**TEXTO PROPORCIONADO**.
--------
EL CITÓFONO
Una cosa es desconectar
el timbre debido a los múltiples rin rin raja, pero la otra es sacar de
circulación el citófono que está al lado de la puerta de entrada de mi pisito
en pleno centro de Santiago. Como bien saben -y se los recuerdo a quienes no
leyeron mis textos anteriores-, la crisis (la de mis hijos) fue la causa que me
viniera a vivir a un pequeño departamento a cuadras de la Plaza de Armas, cosa
que me tiene algo alterado, nervioso, preocupado y –por qué no decirlo- enojado
ya que me sacaron del Edén perfecto que era mi querida Ñuñork.
No me atrevo a salir
demasiado ya que no he podido entender las calles ni a los que transitan por
ella. No logro compenetrarme con esa multitud que habla con acentos que no
ubico y tienen diferentes colores de piel. No es que me moleste, pero hay que
acostumbrarse… y eso requiere tiempo.
Pero vayamos al grano:
desde hace una semana al menos y mientras duermo, suena el citófono de mi
palacio. Despierto y medio atontado voy a contestar. Al decir “Aló” me
preguntan: ¿Yovana?
¿Yovana?..., ¡qué
nombre! Al principio les decía que estaba equivocado, pero luego de despertar dos
veces cada noche y respondiendo cada vez peor a los que buscaban a Yovana, me
comencé a empelotar. Pasaron tres noches y siete llamados al citófono para
entender que el asunto se estaba poniendo difícil y debía hablar con los
conserjes.
--------
**FRAGMENTOS DEL LISTADO**.
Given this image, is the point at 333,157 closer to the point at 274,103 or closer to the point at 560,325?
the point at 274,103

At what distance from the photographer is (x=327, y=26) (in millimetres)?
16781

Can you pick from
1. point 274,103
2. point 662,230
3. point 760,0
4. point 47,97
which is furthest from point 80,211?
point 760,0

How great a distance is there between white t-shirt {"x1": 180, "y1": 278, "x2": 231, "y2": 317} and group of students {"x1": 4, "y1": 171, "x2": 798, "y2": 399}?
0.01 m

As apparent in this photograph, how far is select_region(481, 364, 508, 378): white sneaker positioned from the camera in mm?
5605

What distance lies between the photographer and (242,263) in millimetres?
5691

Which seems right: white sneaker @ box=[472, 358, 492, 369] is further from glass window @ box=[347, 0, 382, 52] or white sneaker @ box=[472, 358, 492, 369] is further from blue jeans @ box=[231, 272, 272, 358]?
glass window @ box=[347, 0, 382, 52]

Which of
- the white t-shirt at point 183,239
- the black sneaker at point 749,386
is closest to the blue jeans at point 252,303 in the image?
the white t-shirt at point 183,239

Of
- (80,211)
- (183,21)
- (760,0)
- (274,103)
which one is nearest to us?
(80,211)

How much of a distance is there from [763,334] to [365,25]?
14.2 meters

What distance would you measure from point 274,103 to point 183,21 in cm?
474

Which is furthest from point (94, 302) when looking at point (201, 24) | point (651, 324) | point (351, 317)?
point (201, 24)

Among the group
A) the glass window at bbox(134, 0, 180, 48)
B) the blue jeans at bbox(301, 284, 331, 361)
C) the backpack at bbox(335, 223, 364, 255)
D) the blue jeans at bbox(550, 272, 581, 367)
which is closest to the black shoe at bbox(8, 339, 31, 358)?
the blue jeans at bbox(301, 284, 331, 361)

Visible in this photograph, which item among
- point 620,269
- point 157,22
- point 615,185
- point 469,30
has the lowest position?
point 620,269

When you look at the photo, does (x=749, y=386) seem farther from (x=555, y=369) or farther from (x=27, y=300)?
--------
**RESUELVE LO SIGUIENTE**.
A – Cita del texto sobre el citófono el fragmento que va desde "No me atrevo" hasta "preguntan: ¿Yovana?", ambos incluidos.
B – Extrae del listado cada línea que contenga la palabra "furthest", distinguiendo entre mayúsculas y minúsculas.

**RESULTADOS**.
A –
No me atrevo a salir
demasiado ya que no he podido entender las calles ni a los que transitan por
ella. No logro compenetrarme con esa multitud que habla con acentos que no
ubico y tienen diferentes colores de piel. No es que me moleste, pero hay que
acostumbrarse… y eso requiere tiempo.
Pero vayamos al grano:
desde hace una semana al menos y mientras duermo, suena el citófono de mi
palacio. Despierto y medio atontado voy a contestar. Al decir “Aló” me
preguntan: ¿Yovana?

B –
which is furthest from point 80,211?
Which is furthest from point (94, 302) when looking at point (201, 24) | point (651, 324) | point (351, 317)?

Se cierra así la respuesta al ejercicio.